Before readers start crying, “Government overreach and political interference gone mad,” this new government mandate is only one of a series of sustainability challenges facing businesses.
It’s not just about the mandatory GHG and Carbon reporting for bodies like Toitū. It’s about shareholders and stock exchange reports, board reports, executive updates, feedback to staff and stakeholders.
Sustainability – the ‘Data Monster?’
It’s easy to think of sustainability as a data monster with no end to its demands on your businesses time and skills and with little benefit to show for it.
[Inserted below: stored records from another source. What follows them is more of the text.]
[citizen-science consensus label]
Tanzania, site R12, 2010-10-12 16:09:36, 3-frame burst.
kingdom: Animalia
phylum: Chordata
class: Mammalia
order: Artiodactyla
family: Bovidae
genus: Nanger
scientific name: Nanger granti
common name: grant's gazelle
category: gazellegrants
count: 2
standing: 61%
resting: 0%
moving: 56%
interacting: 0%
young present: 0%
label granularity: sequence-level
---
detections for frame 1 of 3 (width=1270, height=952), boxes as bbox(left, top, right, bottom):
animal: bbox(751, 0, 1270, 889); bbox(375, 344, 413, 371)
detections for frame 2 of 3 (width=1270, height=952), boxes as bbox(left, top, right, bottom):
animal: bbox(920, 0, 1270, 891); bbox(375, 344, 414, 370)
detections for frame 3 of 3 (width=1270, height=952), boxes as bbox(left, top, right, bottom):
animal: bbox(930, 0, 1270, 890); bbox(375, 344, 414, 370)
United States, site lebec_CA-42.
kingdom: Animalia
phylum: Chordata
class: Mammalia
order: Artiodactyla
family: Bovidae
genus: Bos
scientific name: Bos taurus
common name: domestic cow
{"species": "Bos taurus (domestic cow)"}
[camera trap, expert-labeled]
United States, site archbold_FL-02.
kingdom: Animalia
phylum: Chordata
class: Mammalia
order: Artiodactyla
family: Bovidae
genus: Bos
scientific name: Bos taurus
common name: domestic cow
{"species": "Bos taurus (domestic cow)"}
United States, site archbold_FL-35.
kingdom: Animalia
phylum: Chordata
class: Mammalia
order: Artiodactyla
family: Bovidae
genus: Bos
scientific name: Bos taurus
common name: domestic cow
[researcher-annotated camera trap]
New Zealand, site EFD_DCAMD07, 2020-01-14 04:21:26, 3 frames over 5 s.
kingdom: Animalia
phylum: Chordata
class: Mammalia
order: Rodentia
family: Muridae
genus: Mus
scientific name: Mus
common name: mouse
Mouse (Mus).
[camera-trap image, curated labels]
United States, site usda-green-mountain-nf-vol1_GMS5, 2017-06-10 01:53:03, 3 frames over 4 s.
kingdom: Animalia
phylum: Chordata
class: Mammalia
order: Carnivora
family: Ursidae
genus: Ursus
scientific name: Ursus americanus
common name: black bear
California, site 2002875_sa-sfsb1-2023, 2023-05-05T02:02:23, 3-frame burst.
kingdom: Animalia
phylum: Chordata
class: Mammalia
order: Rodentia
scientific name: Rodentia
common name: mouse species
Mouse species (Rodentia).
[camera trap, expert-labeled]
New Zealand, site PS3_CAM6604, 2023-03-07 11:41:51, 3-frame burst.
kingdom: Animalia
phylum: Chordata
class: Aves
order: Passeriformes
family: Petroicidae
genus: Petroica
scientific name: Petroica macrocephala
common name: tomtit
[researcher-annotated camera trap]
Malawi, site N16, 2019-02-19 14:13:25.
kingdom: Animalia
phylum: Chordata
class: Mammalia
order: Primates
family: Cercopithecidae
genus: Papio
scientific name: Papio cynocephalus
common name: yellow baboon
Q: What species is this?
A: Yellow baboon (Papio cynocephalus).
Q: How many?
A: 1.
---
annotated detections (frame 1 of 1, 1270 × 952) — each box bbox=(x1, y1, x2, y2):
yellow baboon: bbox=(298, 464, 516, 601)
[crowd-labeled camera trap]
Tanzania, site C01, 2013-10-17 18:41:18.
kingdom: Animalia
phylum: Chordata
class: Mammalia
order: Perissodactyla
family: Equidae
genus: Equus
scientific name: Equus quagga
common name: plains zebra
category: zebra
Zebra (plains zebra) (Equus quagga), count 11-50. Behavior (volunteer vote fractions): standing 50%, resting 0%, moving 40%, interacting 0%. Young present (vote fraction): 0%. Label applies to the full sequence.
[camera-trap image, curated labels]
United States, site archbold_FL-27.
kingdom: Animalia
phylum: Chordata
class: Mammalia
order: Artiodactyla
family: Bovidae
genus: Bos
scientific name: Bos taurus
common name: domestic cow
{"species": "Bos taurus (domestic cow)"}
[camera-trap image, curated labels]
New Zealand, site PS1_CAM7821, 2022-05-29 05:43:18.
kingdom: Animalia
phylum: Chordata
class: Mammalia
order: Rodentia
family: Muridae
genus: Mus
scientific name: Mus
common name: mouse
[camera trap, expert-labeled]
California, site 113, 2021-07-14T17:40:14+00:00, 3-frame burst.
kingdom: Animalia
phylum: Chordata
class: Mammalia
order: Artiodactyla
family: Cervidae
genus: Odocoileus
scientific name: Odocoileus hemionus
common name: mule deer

But then if you ask business influencers and stakeholders about their motivation for taking a sustainable position, it turns out there are many different reasons people choose a path to sustainability:
- Government mandated reporting
- Cost reduction
- Saving money
- Being more efficient
- Supplier and customer demands
- Recruitment and retention of the new generation of environmentally aware talent
- Shareholder owners themselves who have defined a policy that reflects their own commitment to a sustainable future
These intended uses help form the policy and action statement that an organisation will formulate and highlight in communication with regulatory bodies and key stakeholders.
They also define the priorities which drive choices and resource allocation.
Finally, they define the type and depth of reporting that an organisation will commit to delivering in the years and possibly decades ahead.
As Peter Druker, founding father of modern business management so succinctly put it, “If you can’t measure it you can’t manage it.”
Unfortunately, ‘screw the paperwork’ just isn’t going to cut it anymore.